Ever since its Off-Broadway premiere at the Public Theater in 2013, the Tony Award-winning musical Fun Home has championed equality — whether through its groundbreaking subject matter or all-female writing team. Now, the cast and creators of Fun Home will bring their message of love and equality to Orlando for a one-night benefit performance.
Fun Home, based on Alison Bechdel’s graphic novel of the same name, centers on Bechdel’s relationship with her family throughout different phases of her life. The show also focuses on Alison’s queer sexuality, making it the first musical on Broadway with a lesbian protagonist.
Praised by Ben Brantley in The New York Times as “heart-gripping and cathartic,” the emotional and intimate musical won five Tony Awards in 2015, including Best Musical. The show also made Tony Awards history, with writers Jeanine Tesori (music) and Lisa Kron (book and lyrics) becoming the first female writing team to ever win the award for Best Original Score.
The Orlando benefit, which will take place on July 24, 2016 at the Dr. Phillips Center for the Performing Arts Walt Disney Theater, will feature the entire current onstage cast of Fun Home performing a concert version of the musical. Kron and Tesori will also be in attendance, along with director Sam Gold.

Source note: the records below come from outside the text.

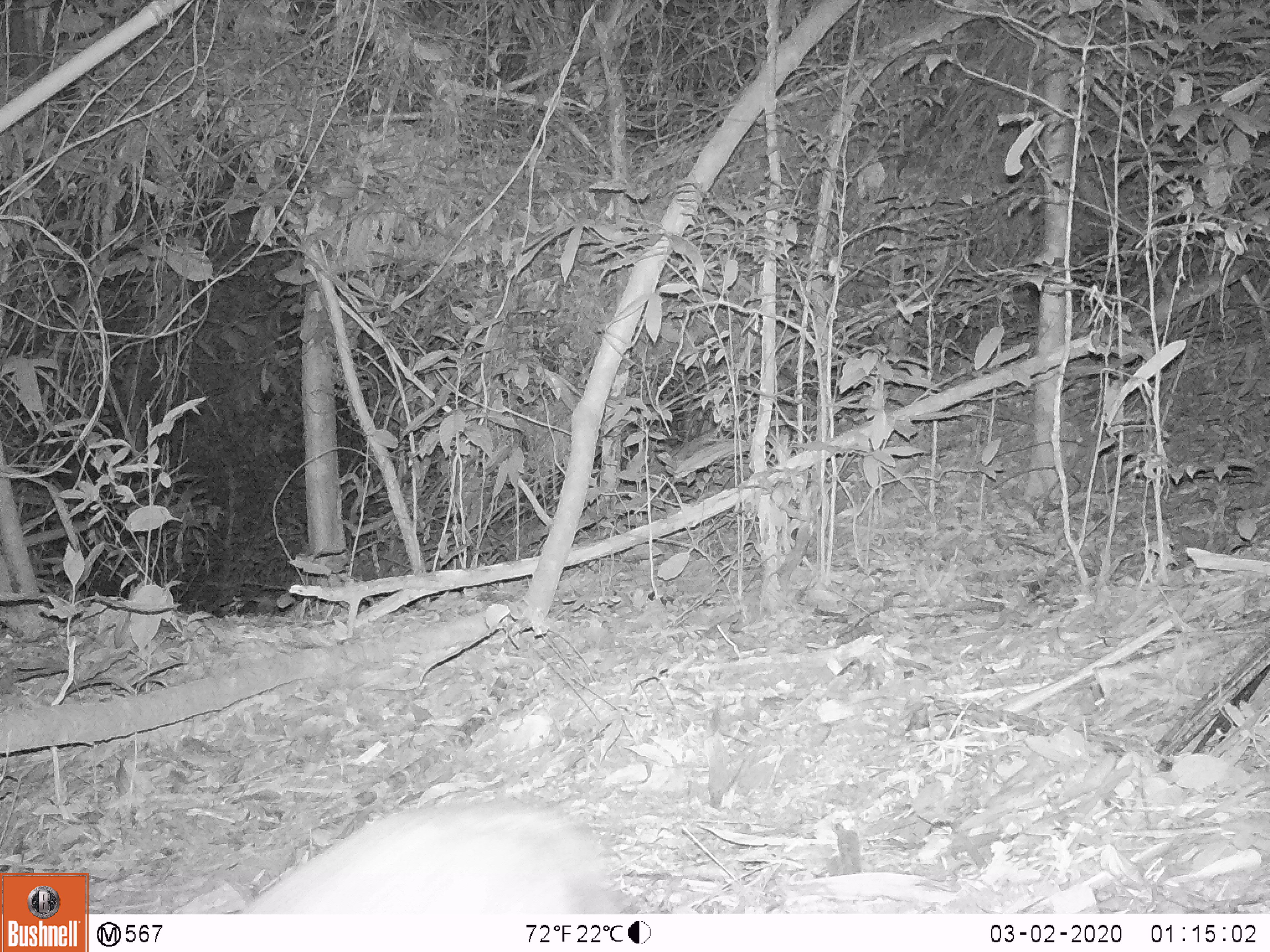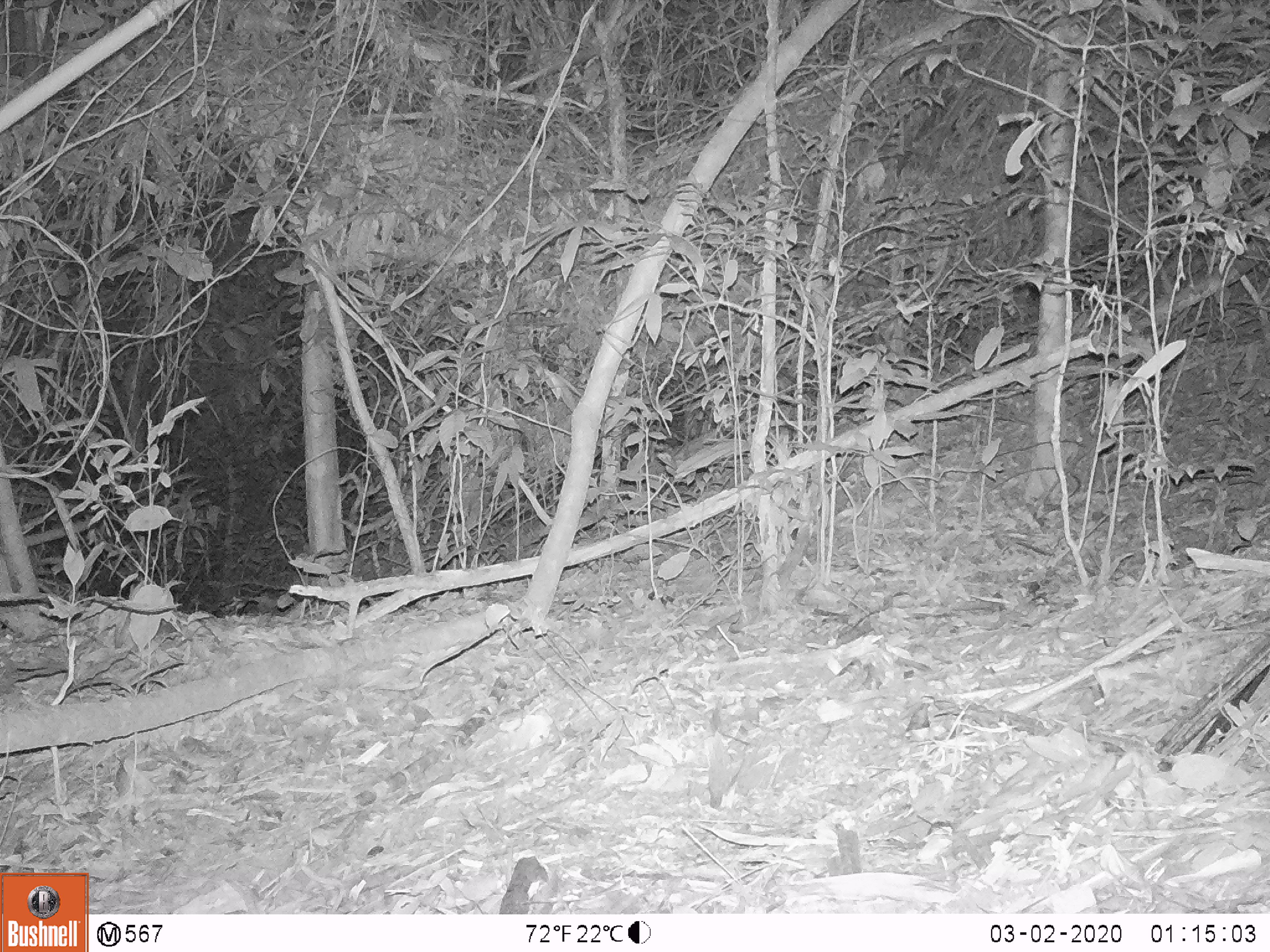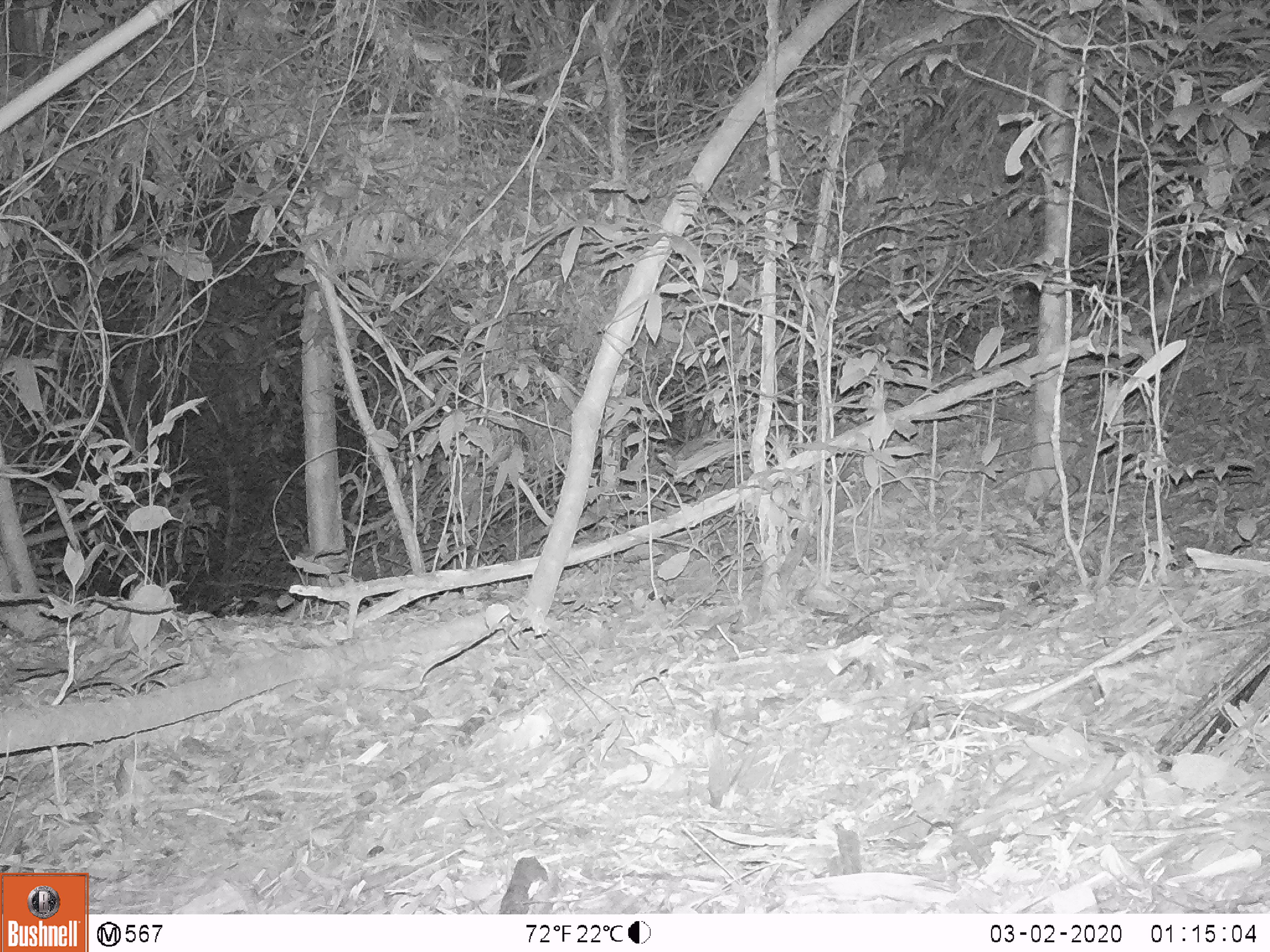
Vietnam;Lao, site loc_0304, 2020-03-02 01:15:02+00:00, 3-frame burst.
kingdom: Animalia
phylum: Chordata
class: Mammalia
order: Artiodactyla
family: Cervidae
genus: Muntiacus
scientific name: Muntiacus rooseveltorum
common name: roosevelt's muntjac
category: roosevelts muntjac group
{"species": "roosevelts muntjac group (roosevelt's muntjac) (Muntiacus rooseveltorum)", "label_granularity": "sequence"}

All of the net proceeds from the performance will go toward supporting those affected by the horrific Pulse nightclub shooting in Orlando and promoting the rights of the LGBTQ community. Half of the proceeds will go directly to the victims of the Pulse tragedy and their families, while the other 50% will be donated to the charity Equality Florida.
Orlando audiences have only one night to see the cast of Fun Home, and their appearance is unfortunately limited for Broadway audiences as well, as the show is currently set to close on September 10, 2016. Fans are encouraged to get Fun Home tickets while they last, as tickets directly from the box office range from just $49-$75.
But the daring show has pushed musical theatre forward by championing queer stories and female voices, proving through its successful 18-month run — which recouped its investment — that these perspectives have a place on the Great White Way. Though Fun Home’s Broadway run may soon come to an end, its revolutionary success and the proceeds from the Orlando benefit will hopefully ensure that the musical’s effects will last far longer.